Deception IV is… an interesting game to try and explain to the uninitiated. The fourth game in the franchise sees you take control Laegrinna, the daughter of the Devil himself, who is trying to, alongside three demon heroines representing elaboration, sadism, and humiliation, restore him to full power so that Hell on earth may be unleashed. All of these female figures are extremely well endowed and, as if to further emphasize that, really rather scantily clad.
If that sounded bizarre, the actual gameplay is even more so. You’d think as the daughter of the king of evil, you’d be able to lay everything to waste in a game that would mechanically resemble Devil May Cry or Bayonetta… but you can’t. As a matter of fact, you can’t attack anyone at all, which makes Deception IV an action game with a twist. You see, your way of interacting with the world is by setting up elaborate traps and leading would be heroes trying to prevent the return of the Devil to their maniacally, gleefully, elaborately bloody deaths.
You’d think that would get boring soon… but it doesn’t, especially thanks to the three different ‘tech trees’ that you get- each of the heroines that I mentioned above also represents a kind of trap you can set up. Elaboration traps are, well, elaborate traps, and they are usually used to trigger other traps, creating a really complex series of elaborate setup, that usually lead to chained combos and multiplied points; sadism traps are the most straightforward ones, and they deal in brute force damage (and are in fact how you will damage your quarries the most throughout the game); finally, humiliation is a mixture of elaboration and sadism, where you make an elaborate trap that deals out a lot of damage, and lets you relish in the action that ensues.

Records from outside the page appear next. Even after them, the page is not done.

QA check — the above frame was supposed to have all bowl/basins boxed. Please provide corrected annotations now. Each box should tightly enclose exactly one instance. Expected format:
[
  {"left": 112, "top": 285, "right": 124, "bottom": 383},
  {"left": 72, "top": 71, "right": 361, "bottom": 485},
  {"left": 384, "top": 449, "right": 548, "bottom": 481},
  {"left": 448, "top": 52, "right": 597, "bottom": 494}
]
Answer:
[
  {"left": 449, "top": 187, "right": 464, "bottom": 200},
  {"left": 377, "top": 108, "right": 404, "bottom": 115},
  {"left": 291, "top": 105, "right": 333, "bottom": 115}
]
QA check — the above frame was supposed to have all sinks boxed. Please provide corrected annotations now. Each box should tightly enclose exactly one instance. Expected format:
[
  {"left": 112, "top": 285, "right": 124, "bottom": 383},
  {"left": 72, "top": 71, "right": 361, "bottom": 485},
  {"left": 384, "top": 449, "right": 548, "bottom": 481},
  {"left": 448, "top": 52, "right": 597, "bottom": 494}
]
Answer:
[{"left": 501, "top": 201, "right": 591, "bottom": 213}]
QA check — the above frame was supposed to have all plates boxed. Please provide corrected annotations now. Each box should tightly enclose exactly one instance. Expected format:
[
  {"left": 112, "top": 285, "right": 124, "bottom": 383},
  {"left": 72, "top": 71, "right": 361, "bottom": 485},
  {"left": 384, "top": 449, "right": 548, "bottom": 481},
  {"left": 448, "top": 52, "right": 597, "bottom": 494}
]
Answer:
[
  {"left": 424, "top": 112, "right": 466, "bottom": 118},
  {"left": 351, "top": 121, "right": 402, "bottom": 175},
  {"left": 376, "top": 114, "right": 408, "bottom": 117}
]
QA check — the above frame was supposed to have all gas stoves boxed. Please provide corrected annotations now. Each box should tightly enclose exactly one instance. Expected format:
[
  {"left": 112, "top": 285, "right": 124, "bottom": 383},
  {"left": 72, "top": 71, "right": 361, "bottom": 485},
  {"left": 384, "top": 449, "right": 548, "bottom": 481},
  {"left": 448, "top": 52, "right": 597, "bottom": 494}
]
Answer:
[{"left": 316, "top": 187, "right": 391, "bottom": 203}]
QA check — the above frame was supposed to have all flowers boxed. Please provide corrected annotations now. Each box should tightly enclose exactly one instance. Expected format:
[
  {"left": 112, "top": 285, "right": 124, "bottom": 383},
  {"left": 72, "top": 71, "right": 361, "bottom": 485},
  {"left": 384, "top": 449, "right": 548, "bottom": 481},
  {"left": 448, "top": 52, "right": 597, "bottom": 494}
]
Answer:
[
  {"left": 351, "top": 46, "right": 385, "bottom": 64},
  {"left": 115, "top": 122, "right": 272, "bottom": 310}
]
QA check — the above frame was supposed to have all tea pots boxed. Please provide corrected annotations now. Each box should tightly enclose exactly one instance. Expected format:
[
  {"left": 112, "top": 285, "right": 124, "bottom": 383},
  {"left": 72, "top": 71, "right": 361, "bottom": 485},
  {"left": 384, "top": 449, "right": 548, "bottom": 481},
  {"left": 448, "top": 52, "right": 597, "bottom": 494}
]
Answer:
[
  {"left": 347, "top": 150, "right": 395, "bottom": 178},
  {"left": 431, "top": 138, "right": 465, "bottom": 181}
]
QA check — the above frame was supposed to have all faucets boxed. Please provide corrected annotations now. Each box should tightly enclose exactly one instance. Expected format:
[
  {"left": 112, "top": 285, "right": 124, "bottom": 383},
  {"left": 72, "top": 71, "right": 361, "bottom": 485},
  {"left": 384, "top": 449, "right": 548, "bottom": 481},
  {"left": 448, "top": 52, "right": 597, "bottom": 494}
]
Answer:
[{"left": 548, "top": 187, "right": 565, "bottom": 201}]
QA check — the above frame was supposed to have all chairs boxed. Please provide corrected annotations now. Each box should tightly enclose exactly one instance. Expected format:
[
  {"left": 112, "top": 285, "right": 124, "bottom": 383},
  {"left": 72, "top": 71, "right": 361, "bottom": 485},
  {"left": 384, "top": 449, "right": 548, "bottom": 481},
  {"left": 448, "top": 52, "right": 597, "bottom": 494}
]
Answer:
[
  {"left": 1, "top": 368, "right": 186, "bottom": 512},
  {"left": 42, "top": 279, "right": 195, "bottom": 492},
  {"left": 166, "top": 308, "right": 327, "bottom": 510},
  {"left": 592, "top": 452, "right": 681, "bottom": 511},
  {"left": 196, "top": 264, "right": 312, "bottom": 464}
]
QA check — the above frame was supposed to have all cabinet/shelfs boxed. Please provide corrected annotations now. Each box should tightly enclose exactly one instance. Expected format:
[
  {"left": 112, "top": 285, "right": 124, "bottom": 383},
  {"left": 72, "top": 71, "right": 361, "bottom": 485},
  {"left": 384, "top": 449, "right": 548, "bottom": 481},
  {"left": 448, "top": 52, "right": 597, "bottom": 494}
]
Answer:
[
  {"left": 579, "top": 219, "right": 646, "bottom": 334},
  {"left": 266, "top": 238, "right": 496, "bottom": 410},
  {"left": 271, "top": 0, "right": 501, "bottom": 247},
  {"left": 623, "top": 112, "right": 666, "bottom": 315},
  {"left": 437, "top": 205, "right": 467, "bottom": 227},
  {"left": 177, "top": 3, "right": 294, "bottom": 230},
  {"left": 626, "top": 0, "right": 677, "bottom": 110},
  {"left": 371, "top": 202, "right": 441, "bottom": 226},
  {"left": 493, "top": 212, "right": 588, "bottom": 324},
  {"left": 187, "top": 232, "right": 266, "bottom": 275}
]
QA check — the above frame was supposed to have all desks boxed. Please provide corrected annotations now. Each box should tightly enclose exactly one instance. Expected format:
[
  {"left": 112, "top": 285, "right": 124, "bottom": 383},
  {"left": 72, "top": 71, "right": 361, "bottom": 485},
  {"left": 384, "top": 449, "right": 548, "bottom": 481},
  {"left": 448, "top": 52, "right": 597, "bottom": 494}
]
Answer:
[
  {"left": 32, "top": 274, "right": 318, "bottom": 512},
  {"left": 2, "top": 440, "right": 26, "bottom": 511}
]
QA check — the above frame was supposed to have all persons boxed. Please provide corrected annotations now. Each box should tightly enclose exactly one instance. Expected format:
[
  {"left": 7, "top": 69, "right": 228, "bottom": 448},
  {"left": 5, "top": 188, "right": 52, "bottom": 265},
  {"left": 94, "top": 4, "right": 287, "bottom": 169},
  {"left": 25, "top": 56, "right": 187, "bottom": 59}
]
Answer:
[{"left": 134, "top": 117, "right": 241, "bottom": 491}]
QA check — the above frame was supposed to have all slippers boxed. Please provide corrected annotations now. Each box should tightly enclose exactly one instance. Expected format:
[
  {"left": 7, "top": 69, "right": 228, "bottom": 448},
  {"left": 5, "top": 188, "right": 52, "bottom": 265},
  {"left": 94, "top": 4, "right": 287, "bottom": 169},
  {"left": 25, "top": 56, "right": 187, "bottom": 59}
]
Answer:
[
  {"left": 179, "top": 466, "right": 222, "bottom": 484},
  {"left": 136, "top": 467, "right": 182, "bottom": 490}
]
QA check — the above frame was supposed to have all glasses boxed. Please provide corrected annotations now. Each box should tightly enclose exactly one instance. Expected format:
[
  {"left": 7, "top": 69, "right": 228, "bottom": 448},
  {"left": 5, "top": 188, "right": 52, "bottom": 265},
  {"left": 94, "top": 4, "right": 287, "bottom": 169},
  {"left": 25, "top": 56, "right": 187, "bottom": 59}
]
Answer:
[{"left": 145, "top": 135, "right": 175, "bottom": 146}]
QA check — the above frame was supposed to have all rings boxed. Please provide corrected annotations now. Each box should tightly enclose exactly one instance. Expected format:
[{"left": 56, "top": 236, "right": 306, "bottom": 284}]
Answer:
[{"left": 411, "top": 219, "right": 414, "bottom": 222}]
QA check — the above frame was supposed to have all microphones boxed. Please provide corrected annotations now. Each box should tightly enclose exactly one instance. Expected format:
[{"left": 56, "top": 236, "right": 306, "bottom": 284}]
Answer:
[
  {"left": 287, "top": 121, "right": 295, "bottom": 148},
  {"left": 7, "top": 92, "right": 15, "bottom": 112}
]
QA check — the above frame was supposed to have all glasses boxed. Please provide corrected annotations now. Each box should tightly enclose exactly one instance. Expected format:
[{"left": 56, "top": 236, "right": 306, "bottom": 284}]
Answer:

The great thing is that each kind of trap is well represented, and there is a stunning and staggering variety of traps on offer, especially when you consider the sheer permutations and combinations that they can be used in. And you will want to use them in conjunction- your task is to set up traps to eliminate would be heroes, as mentioned above. This can technically be done simply enough (although even then, you’d need a series of sadism traps to deal out enough damage), but if you want to maximize your score, you want to make the deaths more spectacular.
This variety is further enhanced by the fact that the environmental traps are world specific- there are four different worlds in the game, each with its own theme, and each presents its own specific environment based traps. This unpredictability, along with the endless array of traps on offer, keeps Deception IV feeling fresh.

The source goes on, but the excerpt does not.